Picture the scene: You set up your little trade show booth counter, add a plate of (wrapped) cookies and feel ready for the show. But right next to you, a huge corporation sets up a glorious display that puts your humble booth to shame.

Why do these business giants put in so much effort? According to stats, 80% of visitors said they would buy a product or service that they interacted with at a trade show.

Yes, making your trade show booth a success can get you a lot of new customers. And that’s what makes them worth the investment.

But you don’t have to feel intimated by those huge company exhibitors (in fact, they are likely to increase passerby traffic to your site). The key is to create an awesome trade show booth design that will make YOUR brand stand out in the crowd and invite engagement.

How can you make it a success? Read on for some of the the best trade show booth tips we’ve seen–and give those company giants a run for their money.

1. Stay On-Brand

Trade show booth


Of all the trade show booth design best practices, this is something you should never forget. Stay on-brand!

Forbes said this about branding, “Brands are psychology and science brought together as a promise mark. Products have life cycles. Brands outlive products.”

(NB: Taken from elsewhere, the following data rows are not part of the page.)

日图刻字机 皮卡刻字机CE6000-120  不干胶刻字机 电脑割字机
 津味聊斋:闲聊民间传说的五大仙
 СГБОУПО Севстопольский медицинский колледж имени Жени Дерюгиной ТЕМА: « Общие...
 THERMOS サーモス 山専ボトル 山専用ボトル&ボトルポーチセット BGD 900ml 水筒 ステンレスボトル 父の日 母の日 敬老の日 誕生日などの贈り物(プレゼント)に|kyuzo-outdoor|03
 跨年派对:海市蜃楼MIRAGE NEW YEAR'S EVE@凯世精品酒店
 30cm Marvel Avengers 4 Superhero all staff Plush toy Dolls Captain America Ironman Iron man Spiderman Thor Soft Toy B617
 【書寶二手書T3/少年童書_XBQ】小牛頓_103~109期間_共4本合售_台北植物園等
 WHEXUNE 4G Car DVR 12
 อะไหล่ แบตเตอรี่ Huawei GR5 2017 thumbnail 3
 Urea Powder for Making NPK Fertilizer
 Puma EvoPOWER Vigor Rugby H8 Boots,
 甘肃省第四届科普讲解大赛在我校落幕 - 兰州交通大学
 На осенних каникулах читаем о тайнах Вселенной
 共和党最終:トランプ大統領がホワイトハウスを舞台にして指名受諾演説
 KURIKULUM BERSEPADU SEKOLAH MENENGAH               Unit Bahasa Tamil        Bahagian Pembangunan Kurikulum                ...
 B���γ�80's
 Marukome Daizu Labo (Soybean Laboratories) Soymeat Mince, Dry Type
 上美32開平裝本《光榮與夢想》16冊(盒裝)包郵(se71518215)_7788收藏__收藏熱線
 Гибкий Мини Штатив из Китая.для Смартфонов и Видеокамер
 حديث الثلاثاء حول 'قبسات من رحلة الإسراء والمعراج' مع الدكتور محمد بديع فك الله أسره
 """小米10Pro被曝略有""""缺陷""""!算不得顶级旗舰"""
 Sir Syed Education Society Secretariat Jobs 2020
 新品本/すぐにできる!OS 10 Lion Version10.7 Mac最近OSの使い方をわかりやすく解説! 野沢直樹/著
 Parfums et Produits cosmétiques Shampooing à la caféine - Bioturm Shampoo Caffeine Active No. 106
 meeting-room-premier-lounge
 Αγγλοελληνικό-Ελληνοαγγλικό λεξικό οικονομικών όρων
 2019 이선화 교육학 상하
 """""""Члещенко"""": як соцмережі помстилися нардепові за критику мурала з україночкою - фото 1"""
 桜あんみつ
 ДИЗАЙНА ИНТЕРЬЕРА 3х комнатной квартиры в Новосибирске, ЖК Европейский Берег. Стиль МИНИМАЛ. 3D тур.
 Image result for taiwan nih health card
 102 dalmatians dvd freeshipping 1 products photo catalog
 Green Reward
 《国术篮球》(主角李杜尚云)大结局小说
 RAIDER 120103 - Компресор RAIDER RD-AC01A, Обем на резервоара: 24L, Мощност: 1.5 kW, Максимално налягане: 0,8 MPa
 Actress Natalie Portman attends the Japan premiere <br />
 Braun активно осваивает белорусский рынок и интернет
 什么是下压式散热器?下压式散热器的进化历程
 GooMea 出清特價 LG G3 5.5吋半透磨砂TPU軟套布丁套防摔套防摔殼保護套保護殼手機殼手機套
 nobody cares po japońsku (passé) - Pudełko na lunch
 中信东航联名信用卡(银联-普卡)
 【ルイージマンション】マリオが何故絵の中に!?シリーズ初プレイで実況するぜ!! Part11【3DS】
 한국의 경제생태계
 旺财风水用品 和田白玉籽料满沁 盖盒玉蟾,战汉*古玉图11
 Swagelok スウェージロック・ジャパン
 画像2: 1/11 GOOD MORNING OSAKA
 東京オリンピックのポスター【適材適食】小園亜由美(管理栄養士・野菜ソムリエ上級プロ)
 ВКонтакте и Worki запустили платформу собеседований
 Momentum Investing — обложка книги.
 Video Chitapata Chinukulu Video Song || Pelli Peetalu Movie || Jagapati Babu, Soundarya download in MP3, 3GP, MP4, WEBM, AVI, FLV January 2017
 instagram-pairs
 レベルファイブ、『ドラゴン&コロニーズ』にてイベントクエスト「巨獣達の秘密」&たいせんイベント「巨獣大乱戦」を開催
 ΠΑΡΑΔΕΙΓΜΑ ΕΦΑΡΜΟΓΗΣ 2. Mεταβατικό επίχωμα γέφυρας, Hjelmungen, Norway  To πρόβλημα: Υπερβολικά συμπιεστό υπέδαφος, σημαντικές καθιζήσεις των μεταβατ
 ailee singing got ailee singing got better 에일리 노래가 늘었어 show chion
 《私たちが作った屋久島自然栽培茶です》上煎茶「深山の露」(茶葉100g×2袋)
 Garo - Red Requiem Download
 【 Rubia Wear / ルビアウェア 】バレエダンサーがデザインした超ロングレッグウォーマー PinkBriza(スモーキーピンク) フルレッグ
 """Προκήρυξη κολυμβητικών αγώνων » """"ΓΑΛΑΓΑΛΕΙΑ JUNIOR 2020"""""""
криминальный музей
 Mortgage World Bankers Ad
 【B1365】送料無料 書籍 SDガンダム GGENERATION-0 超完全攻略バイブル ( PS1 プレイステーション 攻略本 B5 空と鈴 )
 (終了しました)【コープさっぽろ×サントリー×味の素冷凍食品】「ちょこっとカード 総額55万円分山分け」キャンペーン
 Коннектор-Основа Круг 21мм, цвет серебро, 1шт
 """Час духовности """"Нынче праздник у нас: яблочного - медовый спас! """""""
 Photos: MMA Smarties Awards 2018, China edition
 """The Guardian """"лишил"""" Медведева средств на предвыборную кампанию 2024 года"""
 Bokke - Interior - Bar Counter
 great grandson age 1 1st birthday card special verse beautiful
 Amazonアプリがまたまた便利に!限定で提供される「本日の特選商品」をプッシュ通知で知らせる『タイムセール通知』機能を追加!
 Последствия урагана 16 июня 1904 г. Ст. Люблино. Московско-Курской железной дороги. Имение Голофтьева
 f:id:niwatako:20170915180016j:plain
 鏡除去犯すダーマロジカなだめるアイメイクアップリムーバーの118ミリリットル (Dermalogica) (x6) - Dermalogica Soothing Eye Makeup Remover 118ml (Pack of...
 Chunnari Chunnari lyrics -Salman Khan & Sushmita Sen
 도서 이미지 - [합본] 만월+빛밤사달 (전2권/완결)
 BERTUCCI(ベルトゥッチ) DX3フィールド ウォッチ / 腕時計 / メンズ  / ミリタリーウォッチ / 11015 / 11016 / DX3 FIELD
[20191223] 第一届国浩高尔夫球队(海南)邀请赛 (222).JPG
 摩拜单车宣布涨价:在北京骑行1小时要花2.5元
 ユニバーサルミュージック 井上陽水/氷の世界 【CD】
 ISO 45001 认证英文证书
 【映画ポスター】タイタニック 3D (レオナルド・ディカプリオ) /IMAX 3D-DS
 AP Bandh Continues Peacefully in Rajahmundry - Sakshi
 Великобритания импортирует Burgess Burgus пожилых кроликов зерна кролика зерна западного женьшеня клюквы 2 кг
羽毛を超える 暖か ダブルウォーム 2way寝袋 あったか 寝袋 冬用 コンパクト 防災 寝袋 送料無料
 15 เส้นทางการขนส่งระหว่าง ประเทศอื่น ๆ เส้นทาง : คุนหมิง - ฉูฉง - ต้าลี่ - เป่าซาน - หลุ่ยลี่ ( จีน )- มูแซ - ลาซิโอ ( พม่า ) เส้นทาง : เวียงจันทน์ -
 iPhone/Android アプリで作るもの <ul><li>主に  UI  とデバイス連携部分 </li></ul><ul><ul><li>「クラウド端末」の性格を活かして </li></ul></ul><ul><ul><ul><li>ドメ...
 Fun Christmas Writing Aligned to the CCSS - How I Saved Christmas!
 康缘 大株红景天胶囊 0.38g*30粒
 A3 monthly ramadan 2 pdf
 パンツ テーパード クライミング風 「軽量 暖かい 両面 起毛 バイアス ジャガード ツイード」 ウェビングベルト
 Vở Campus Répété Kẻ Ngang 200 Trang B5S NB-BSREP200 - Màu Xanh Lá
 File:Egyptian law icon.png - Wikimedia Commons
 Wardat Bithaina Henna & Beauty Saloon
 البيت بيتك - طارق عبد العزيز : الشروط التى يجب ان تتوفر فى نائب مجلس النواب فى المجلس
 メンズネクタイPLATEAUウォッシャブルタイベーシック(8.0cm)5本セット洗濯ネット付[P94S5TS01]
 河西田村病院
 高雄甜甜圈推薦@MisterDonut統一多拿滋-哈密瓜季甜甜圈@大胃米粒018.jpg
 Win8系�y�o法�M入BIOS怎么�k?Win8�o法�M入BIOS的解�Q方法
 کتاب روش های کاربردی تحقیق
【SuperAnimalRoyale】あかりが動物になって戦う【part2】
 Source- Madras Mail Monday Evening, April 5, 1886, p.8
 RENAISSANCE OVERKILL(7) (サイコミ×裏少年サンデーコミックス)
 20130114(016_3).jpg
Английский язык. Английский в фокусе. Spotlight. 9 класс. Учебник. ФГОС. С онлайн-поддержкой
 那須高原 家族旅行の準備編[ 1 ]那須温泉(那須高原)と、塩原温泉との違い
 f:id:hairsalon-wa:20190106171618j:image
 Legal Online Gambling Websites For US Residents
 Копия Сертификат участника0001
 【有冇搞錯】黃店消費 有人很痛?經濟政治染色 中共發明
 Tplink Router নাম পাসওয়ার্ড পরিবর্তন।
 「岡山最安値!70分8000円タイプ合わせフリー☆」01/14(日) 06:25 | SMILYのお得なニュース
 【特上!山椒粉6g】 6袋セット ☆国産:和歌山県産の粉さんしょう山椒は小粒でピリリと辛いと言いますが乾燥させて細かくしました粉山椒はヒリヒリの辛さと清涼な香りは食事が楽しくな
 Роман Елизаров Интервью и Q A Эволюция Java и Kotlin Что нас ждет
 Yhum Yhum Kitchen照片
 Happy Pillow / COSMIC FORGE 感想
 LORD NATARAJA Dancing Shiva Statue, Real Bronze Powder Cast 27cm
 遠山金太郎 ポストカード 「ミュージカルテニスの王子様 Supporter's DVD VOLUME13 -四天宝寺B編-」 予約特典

Your branding defines your company and should run throughout every aspect of it. From your business card to your trade show booth backwall to your website, your branding should be visible. It’s the key to successful marketing.

You could incorporate all the best display ideas on this planet. But there is nothing worse than a trade show booth design that is irrelevant or outdated. It may even cause confusion among visitors.

Keep your branding clear and consistent throughout the entire booth area. From your banners to the promotional items you’re giving out to interactive experiences and “Slim Jims,” make sure you stick to your theme.

2. Master Your First Impression

According to research, you only have 30 seconds to make a good first impression. But with so much competition at trade shows, you’ve probably got a shorter window. If you want your brand to stand out from the rest, you need to create a visually engaging booth.

Bright colors can help you to stand out, but only if they are matching your brand. Having bold designs, large signage with simple messaging (sometimes just your logo is enough), as well as interactive displays that are drawing a crowd can catch the eyes of your most desirable passersby.

Huge props can also draw attention. For example, if your company has a connection to vehicles, bring in a car to display. Make it part of the booth design, or use it as part of an experience.

A really cool way to create a visually engaging booth is to set a scene.

3. Set the Scene

Create an entire scene that has its own vibe. Think about it for a second. If your trade show booth was a place, where would it be?

For example, if you’re in the tourism field you could create a vacation destination scene. Start off with a tropical looking backdrop and include deck chairs, inflatable pool toys and more. Complete it with a vacation themed photo booth with props and you’ll have customers lining up to join in the fun.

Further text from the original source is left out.